# Job
Reproduce the records below word for word, with no changes.

# Material for the task
+++

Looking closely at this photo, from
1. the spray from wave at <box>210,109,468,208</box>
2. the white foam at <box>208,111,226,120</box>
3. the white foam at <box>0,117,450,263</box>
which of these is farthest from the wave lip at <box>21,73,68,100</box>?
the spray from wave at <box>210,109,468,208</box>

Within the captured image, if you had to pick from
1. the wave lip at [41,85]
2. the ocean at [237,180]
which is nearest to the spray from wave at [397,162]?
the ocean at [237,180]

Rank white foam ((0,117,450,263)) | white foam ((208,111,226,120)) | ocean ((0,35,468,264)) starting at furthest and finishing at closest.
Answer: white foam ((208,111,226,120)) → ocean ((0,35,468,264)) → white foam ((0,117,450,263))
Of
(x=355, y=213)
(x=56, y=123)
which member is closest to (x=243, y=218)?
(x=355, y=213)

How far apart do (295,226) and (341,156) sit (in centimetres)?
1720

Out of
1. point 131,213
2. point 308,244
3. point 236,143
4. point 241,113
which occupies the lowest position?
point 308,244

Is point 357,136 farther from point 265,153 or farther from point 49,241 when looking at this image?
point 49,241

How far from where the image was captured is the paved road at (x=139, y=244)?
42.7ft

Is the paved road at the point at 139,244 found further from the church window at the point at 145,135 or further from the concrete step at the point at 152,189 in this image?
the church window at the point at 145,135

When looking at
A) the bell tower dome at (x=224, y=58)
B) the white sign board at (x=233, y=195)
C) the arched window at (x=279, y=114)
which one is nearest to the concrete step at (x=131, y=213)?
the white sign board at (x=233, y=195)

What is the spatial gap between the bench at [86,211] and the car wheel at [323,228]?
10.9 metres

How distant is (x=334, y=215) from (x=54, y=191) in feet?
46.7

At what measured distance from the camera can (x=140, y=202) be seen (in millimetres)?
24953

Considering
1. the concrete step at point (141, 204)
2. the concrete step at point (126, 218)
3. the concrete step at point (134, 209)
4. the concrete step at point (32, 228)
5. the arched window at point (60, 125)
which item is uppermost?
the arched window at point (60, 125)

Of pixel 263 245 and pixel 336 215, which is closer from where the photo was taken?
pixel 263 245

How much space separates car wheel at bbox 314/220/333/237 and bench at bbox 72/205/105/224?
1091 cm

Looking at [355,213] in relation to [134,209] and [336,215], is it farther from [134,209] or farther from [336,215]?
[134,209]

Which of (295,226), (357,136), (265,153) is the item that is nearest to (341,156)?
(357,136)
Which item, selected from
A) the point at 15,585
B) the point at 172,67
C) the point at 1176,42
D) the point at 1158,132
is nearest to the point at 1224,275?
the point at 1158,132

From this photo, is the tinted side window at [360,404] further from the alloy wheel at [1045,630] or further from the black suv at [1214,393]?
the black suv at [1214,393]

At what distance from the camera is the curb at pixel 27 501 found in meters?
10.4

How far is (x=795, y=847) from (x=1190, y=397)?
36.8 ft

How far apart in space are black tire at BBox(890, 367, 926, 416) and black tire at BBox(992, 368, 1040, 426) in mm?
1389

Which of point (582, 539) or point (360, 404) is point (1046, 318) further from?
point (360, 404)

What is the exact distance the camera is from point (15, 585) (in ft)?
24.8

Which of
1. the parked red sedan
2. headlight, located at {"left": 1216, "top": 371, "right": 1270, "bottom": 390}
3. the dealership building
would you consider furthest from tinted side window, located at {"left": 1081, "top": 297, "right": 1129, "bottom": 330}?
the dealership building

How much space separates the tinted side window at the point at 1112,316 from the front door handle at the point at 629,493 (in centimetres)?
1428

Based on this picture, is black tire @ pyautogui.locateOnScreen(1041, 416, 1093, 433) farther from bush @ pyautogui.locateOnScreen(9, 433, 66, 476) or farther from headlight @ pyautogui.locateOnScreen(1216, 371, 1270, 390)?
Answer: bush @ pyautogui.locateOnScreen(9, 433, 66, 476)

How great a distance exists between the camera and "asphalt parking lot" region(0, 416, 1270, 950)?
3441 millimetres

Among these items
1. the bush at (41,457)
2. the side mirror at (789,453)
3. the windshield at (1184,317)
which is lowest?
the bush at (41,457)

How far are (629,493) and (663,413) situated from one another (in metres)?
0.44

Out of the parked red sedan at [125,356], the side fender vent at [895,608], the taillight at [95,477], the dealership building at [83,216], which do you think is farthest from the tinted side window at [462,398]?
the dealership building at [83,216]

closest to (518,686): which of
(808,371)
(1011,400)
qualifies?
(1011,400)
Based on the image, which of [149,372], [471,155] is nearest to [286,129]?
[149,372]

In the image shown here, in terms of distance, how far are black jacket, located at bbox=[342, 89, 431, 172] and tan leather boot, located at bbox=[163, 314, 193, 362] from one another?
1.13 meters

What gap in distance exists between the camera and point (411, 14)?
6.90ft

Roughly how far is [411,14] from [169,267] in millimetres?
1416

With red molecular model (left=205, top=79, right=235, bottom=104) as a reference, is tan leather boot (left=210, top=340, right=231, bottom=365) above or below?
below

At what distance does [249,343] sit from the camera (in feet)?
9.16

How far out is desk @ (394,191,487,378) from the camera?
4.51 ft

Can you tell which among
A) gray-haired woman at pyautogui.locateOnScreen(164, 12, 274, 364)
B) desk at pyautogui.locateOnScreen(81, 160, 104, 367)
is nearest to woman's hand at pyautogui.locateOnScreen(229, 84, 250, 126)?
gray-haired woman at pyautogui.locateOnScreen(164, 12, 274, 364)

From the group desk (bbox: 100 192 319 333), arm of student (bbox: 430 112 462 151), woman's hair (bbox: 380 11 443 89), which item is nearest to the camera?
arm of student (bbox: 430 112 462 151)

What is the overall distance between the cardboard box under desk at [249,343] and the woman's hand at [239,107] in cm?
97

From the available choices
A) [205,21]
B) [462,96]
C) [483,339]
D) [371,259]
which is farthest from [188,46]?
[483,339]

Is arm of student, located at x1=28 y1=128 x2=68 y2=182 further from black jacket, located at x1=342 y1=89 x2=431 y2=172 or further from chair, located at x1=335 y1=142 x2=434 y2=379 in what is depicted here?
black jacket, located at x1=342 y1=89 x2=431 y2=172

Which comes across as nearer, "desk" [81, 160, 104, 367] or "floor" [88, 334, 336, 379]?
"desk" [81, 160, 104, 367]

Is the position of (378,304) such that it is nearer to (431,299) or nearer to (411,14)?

+++

# Solution for this exercise
Looking closely at this photo, from
1. the spray from wave at <box>210,109,468,208</box>
2. the white foam at <box>208,111,226,120</box>
3. the white foam at <box>0,117,450,263</box>
which of these is farthest from the wave lip at <box>21,73,68,100</box>?
the spray from wave at <box>210,109,468,208</box>

Within the captured image, if you had to pick from
1. the wave lip at [41,85]
2. the ocean at [237,180]
which is nearest to the spray from wave at [397,162]?
the ocean at [237,180]

Rank white foam ((0,117,450,263)) | white foam ((208,111,226,120)) | ocean ((0,35,468,264)) starting at furthest and finishing at closest.
Answer: white foam ((208,111,226,120)) → ocean ((0,35,468,264)) → white foam ((0,117,450,263))
Of
(x=355, y=213)
(x=56, y=123)
which member is closest to (x=243, y=218)?
(x=355, y=213)

How far apart do (295,226) and (341,156) sit (in centimetres)?
1720

Out of
1. point 131,213
2. point 308,244
3. point 236,143
4. point 241,113
which occupies the lowest position?
point 308,244

Is point 357,136 farther from point 265,153 or farther from point 49,241 when looking at this image?
point 49,241

How far from where the image was captured is the paved road at (x=139, y=244)?
42.7ft

Is the paved road at the point at 139,244 found further from the church window at the point at 145,135 or further from the concrete step at the point at 152,189 in this image?
the church window at the point at 145,135

When looking at
A) the bell tower dome at (x=224, y=58)
B) the white sign board at (x=233, y=195)
C) the arched window at (x=279, y=114)
which one is nearest to the concrete step at (x=131, y=213)?
the white sign board at (x=233, y=195)

What is the spatial gap between the bench at [86,211] and the car wheel at [323,228]?
10.9 metres

How distant is (x=334, y=215) from (x=54, y=191) in feet?
46.7

At what measured distance from the camera can (x=140, y=202) be seen (in millimetres)?
24953

Considering
1. the concrete step at point (141, 204)
2. the concrete step at point (126, 218)
3. the concrete step at point (134, 209)
4. the concrete step at point (32, 228)
5. the arched window at point (60, 125)
which item is uppermost?
the arched window at point (60, 125)

Of pixel 263 245 and pixel 336 215, which is closer from where the photo was taken?
pixel 263 245

How much space separates car wheel at bbox 314/220/333/237 and bench at bbox 72/205/105/224?
1091 cm

Looking at [355,213] in relation to [134,209] and [336,215], is it farther from [134,209] or farther from [336,215]?
[134,209]

Which of (295,226), (357,136), (265,153) is the item that is nearest to (341,156)?
(357,136)
Which item, selected from
A) the point at 15,585
B) the point at 172,67
C) the point at 1176,42
D) the point at 1158,132
is nearest to the point at 1224,275?
the point at 1158,132

From this photo, is the tinted side window at [360,404] further from the alloy wheel at [1045,630] or further from the black suv at [1214,393]?
the black suv at [1214,393]

At what distance from the camera is the curb at pixel 27 501 found in meters?
10.4

How far is (x=795, y=847) from (x=1190, y=397)?
36.8 ft

How far apart in space are black tire at BBox(890, 367, 926, 416) and black tire at BBox(992, 368, 1040, 426) in mm?
1389

Which of point (582, 539) or point (360, 404) is point (1046, 318) further from?
point (360, 404)

What is the exact distance the camera is from point (15, 585) (in ft)?
24.8

Which of
1. the parked red sedan
2. headlight, located at {"left": 1216, "top": 371, "right": 1270, "bottom": 390}
3. the dealership building
would you consider furthest from tinted side window, located at {"left": 1081, "top": 297, "right": 1129, "bottom": 330}?
the dealership building

How much space separates the tinted side window at the point at 1112,316 from the front door handle at the point at 629,493 (in centimetres)?
1428

Based on this picture, is black tire @ pyautogui.locateOnScreen(1041, 416, 1093, 433) farther from bush @ pyautogui.locateOnScreen(9, 433, 66, 476) or farther from headlight @ pyautogui.locateOnScreen(1216, 371, 1270, 390)?
Answer: bush @ pyautogui.locateOnScreen(9, 433, 66, 476)

How great a distance exists between the camera and "asphalt parking lot" region(0, 416, 1270, 950)?
3441 millimetres

Among these items
1. the bush at (41,457)
2. the side mirror at (789,453)
3. the windshield at (1184,317)
which is lowest?
the bush at (41,457)

How far are (629,493) and (663,413) situated from one another (in metres)?
0.44

Out of the parked red sedan at [125,356], the side fender vent at [895,608], the taillight at [95,477], the dealership building at [83,216], which do you think is farthest from the tinted side window at [462,398]?
the dealership building at [83,216]

closest to (518,686): which of
(808,371)
(1011,400)
qualifies?
(1011,400)
Based on the image, which of [149,372], [471,155] is nearest to [286,129]?
[149,372]

In the image shown here, in terms of distance, how far are black jacket, located at bbox=[342, 89, 431, 172] and tan leather boot, located at bbox=[163, 314, 193, 362] from one another?
1.13 meters

What gap in distance exists between the camera and point (411, 14)?
6.90ft

Roughly how far is [411,14] from [169,267] in millimetres?
1416

With red molecular model (left=205, top=79, right=235, bottom=104) as a reference, is tan leather boot (left=210, top=340, right=231, bottom=365) above or below?
below

At what distance does [249,343] sit from the camera (in feet)?
9.16

How far out is desk @ (394,191,487,378) from the camera?
4.51 ft

Can you tell which among
A) gray-haired woman at pyautogui.locateOnScreen(164, 12, 274, 364)
B) desk at pyautogui.locateOnScreen(81, 160, 104, 367)
is nearest to woman's hand at pyautogui.locateOnScreen(229, 84, 250, 126)?
gray-haired woman at pyautogui.locateOnScreen(164, 12, 274, 364)

From the group desk (bbox: 100 192 319 333), arm of student (bbox: 430 112 462 151), woman's hair (bbox: 380 11 443 89), which item is nearest to the camera?
arm of student (bbox: 430 112 462 151)

What is the overall distance between the cardboard box under desk at [249,343] and the woman's hand at [239,107] in cm?
97

From the available choices
A) [205,21]
B) [462,96]
C) [483,339]
D) [371,259]
which is farthest from [188,46]?
[483,339]

Is arm of student, located at x1=28 y1=128 x2=68 y2=182 further from black jacket, located at x1=342 y1=89 x2=431 y2=172 or further from chair, located at x1=335 y1=142 x2=434 y2=379 in what is depicted here?
black jacket, located at x1=342 y1=89 x2=431 y2=172

Which comes across as nearer, "desk" [81, 160, 104, 367] or "floor" [88, 334, 336, 379]?
"desk" [81, 160, 104, 367]

Is the position of (378,304) such that it is nearer to (431,299) or nearer to (411,14)?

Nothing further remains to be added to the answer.